Der Antragsgegner zu 2) verweist auf das für ihn zuständige LG O2 und bezweifelt die Zweckmäßigkeit gemeinsamer Verhandlung und Entscheidung bezüglich aller Prozessbeteiligten, da es um unterschiedliche Anspruchsgrundlagen gehe.
Die Antragsgegner zu 3) (Wohnsitz im Landgerichtsbezirk O2) und 8) (Landgerichtsbezirk O4) haben sich nicht geäußert.
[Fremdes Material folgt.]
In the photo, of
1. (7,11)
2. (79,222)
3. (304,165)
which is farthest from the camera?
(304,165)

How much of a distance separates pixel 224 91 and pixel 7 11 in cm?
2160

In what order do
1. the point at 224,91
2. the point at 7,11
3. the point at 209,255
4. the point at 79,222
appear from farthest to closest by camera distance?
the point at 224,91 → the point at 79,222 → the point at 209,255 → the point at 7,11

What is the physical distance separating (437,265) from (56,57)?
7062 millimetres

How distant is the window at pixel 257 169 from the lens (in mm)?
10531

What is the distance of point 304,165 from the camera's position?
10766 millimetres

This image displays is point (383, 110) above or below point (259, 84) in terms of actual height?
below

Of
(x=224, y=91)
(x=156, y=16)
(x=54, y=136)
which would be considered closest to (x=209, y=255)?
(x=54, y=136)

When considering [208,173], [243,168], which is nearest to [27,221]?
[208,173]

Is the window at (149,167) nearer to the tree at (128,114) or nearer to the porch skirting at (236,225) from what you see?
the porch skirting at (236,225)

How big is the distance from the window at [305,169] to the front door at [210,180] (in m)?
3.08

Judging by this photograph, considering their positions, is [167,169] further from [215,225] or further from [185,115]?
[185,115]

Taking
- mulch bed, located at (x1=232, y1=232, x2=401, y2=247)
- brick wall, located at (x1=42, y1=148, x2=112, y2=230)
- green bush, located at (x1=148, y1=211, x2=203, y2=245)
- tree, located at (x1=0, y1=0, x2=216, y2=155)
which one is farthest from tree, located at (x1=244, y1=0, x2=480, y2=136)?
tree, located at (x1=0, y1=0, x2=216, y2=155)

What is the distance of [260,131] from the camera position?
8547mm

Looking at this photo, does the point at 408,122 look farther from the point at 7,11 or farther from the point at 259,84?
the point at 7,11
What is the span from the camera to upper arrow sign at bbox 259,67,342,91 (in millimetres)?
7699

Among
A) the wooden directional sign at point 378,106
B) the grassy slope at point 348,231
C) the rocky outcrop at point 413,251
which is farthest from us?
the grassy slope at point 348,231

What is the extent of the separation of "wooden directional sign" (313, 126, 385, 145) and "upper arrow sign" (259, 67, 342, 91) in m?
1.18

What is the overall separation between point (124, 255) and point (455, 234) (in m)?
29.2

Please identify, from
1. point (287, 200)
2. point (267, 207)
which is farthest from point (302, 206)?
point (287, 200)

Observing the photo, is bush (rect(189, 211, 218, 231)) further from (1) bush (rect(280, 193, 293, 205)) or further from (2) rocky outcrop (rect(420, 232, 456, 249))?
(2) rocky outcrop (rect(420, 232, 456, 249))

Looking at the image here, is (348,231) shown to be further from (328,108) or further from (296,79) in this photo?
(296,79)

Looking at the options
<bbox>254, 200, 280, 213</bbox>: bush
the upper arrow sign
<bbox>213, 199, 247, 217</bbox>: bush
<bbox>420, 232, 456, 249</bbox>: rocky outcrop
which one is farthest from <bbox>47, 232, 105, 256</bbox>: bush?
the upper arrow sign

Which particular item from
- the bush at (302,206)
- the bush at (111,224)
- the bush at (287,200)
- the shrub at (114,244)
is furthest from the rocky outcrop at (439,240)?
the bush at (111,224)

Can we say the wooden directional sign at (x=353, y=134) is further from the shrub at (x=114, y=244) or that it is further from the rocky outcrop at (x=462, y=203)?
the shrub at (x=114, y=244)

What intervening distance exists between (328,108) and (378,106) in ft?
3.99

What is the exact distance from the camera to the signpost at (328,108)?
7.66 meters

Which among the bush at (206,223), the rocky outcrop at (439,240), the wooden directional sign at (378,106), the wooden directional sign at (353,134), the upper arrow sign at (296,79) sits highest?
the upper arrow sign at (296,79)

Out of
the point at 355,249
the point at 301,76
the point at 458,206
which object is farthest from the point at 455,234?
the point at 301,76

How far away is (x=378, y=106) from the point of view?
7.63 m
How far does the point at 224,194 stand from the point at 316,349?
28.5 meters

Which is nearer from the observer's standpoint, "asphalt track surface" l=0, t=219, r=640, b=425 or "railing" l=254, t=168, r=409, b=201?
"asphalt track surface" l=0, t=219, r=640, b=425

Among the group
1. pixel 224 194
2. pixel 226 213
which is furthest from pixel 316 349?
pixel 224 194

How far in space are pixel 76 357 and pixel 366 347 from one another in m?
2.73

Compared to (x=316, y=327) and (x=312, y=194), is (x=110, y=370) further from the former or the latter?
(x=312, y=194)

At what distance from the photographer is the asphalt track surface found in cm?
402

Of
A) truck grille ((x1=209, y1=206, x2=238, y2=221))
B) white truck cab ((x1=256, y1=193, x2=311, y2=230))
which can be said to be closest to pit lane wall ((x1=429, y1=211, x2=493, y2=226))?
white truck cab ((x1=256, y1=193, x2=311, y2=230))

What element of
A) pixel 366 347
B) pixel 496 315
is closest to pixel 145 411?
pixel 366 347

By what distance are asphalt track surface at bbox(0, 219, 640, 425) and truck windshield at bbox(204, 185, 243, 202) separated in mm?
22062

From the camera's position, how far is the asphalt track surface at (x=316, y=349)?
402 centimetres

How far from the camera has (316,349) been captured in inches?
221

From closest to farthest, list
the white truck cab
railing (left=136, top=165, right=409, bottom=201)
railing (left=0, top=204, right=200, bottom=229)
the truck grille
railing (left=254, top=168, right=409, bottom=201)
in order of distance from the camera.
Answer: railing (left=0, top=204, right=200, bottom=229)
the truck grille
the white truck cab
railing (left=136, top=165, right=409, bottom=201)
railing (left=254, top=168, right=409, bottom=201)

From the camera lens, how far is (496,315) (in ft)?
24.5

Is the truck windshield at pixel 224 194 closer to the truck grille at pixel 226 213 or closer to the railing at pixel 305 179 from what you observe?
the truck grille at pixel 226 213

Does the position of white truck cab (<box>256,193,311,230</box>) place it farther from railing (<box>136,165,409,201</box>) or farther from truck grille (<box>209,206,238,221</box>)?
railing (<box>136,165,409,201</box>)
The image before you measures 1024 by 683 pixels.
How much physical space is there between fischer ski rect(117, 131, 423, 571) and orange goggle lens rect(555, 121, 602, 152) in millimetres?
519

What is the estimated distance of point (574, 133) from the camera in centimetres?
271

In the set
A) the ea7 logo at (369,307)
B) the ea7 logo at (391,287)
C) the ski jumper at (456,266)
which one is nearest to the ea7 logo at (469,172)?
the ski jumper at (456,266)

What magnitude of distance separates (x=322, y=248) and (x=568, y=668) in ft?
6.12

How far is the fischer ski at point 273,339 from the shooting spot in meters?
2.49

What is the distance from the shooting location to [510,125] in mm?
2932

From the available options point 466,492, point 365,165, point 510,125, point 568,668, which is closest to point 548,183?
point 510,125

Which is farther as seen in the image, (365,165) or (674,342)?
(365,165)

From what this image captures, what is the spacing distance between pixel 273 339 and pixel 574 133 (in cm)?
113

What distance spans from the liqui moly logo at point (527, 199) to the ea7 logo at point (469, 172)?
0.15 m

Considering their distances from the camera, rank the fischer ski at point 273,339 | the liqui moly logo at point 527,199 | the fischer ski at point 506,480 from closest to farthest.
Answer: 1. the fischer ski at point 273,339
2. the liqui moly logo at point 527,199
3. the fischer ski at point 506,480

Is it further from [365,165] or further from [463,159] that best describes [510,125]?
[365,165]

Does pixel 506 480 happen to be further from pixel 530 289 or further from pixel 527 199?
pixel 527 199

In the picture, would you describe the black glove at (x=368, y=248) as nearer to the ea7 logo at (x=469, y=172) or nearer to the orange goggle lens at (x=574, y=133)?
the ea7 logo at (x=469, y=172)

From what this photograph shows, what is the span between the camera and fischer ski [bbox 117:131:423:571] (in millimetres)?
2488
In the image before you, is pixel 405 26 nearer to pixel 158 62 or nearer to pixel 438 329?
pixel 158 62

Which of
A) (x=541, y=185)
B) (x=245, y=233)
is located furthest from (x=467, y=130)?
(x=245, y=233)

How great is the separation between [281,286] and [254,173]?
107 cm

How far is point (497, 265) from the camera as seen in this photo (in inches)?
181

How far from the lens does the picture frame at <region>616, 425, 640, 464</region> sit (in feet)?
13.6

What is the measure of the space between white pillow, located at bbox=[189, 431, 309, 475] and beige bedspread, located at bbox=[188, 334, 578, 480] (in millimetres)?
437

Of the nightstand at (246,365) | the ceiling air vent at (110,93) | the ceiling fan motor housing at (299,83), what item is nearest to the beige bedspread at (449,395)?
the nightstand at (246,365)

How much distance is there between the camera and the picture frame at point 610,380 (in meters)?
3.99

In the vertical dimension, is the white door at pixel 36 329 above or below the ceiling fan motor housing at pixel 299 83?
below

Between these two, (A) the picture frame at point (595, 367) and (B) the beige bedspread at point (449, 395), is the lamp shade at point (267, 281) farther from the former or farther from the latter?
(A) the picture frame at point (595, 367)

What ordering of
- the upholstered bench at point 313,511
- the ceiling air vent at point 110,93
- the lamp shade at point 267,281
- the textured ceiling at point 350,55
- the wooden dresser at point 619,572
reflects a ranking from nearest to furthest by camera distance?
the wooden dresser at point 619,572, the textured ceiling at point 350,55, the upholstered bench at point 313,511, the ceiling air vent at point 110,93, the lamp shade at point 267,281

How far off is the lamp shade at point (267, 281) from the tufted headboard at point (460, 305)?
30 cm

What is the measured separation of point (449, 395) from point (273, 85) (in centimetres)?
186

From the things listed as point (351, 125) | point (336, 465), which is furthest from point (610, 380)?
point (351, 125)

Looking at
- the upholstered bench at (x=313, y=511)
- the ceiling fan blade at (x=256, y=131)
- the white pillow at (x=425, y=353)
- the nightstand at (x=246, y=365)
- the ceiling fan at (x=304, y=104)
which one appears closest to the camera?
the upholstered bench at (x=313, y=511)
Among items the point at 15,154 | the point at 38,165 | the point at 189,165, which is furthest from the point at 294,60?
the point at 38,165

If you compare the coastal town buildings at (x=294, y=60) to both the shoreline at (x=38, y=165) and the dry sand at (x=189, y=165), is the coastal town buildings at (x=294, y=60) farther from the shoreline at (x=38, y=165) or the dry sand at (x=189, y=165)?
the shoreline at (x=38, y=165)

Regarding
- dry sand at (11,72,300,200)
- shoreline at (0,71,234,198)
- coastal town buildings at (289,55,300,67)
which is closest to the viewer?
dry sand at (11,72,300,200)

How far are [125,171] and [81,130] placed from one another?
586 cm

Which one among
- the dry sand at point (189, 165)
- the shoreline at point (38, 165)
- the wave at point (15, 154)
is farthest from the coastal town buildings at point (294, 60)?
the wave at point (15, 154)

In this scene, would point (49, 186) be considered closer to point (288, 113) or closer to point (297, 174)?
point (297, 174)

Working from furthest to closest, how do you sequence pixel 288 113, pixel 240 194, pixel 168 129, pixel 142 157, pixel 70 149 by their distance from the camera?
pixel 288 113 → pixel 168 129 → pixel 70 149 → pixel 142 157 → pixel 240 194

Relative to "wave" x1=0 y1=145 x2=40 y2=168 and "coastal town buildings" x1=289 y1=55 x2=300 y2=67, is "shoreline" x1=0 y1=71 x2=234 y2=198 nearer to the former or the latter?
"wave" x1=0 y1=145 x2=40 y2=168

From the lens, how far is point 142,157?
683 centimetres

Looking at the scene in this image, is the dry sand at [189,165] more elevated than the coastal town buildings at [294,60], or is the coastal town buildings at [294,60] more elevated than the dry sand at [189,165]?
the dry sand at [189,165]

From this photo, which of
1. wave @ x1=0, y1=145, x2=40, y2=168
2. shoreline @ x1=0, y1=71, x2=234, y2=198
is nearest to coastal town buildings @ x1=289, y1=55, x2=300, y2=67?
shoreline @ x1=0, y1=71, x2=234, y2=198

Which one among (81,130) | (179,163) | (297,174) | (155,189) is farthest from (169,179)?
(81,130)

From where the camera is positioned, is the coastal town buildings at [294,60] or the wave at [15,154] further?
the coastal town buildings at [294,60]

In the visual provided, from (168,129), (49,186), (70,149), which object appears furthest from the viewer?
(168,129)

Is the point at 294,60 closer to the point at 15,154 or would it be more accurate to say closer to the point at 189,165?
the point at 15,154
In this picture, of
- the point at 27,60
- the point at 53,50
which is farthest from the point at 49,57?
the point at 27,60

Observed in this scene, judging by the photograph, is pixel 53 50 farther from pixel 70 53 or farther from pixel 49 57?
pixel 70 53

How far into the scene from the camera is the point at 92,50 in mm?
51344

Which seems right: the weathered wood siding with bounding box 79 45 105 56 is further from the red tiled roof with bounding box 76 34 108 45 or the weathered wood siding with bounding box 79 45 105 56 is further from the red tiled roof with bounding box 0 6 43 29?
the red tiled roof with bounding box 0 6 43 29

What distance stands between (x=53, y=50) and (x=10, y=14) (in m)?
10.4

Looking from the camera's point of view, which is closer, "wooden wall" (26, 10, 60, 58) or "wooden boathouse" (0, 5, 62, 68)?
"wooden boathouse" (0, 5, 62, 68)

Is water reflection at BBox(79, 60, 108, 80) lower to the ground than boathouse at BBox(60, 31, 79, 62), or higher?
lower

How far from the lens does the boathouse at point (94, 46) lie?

Auf den nach § 36 Abs. 1 Nr. 3 ZPO zulässigen Antrag war das LG O1 als zuständig für die Klage zu bestimmen. Nach dieser Vorschrift kann ein Gericht als zuständig bestimmt werden, wenn mehrere Personen, die bei verschiedenen Gerichten ihren allgemeinen Gerichtsstand haben, als Streitgenossen im allgemeinen Gerichtsstand verklagt werden sollen und für den Rechtsstreit ein gemeinsamer besonderer Gerichtsstand nicht begründet ist.
Zur Entscheidung ist der Senat nach § 36 Abs. 2 ZPO berufen. Die Klage beim LG O2 im Bezirk des OLG Frankfurt ist früher eingegangen.
Aus Gründen der Prozesswirtschaftlichkeit kann die Zuständigkeitsbestimmung auch nach Rechtshängigkeit erfolgen, solange noch keine sachliche Entscheidung ergangen ist (BGH NJW 1980, 189). Ein Entscheidung in der Sache ist in beiden anhängigen Verfahren noch nicht getroffen worden, so dass die begehrte Zusammenführung zu einer einheitlichen Verhandlung und Entscheidung keinen Bedenken begegnet.
Die Auswahl unter den in Betracht kommenden Gerichten erfolgt nach Zweckmäßigkeitsgesichtspunkten. Die vom Senat getroffene Bestimmung ist aus prozessökonomischen Gründen zweckmäßig.
Die Antragsgegnerin zu 1) und die Antragsgegner zu 4) bis 7) haben sich für die Bestimmung des LG O1 ausgesprochen. Die Antragsgegner zu 3) und 8) haben sich nicht geäußert, mithin auch dem Antrag, O1 zu bestimmen, nicht widersprochen.
Da sich, soweit ersichtlich, weder das LG O2, noch das LG O3 bereits eingehend mit den Streitpunkten befasst hat, steht auch die Bestimmung eines anderen Gerichts offen. Da sich die Mehrheit der Beklagten für O1 ausgesprochen hat, was auch die Klägerin durch ihren erweiterten Antrag akzeptiert, dazu auch die Inanspruchnahme der Antragsgegnerin zu 1) einen Schwerpunkt bildet, ist die Bestimmung dieses Gerichts angezeigt.
Für den Antragsgegner zu 2) ist es zumutbar, sich entsprechend der Mehrheitsmeinung nach dem zwar nicht in unmittelbarer Nähe, aber jedenfalls im selben Bundesland gelegenen O1 zu begeben. Auch ihm gegenüber liegen die Voraussetzungen einer Gerichtsstandsbestimmung vor. Die Beklagten werden als Streitgenossen in Anspruch genommen. Für die Streitgenossenschaft ist nicht erforderlich, dass die Inanspruchnahme auf der gleichen vertraglichen Grundlage erfolgt oder gar auf die selbe Anspruchsgrundlage gestützt wird. Über diesen in § 59 ZPO geregelten Fall hinaus können nach § 60 ZPO mehrere Personen auch dann gemeinschaftlich verklagt werden, wenn gleichartige und auf einem im Wesentlichen gleichartigen tatsächlichen und rechtlichen Grunde beruhende Ansprüche oder Verpflichtungen verfolgt werden. Diese Vorschrift ist als Zweckmäßigkeitsregelung weit auslegbar und erfordert lediglich einen inneren Zusammenhang der Ansprüche (Baumbach- Hartmann, ZPO, 64. Aufl., § 60, Rnr. 3 mit Nachweisen), der hier zweifelsfrei vorliegt.
Ob die Inanspruchnahme zu Recht erfolgt, ist vom als zuständig bestimmten Gericht, nicht vom Senat im Rahmen der Zuständigkeitsbestimmung zu prüfen.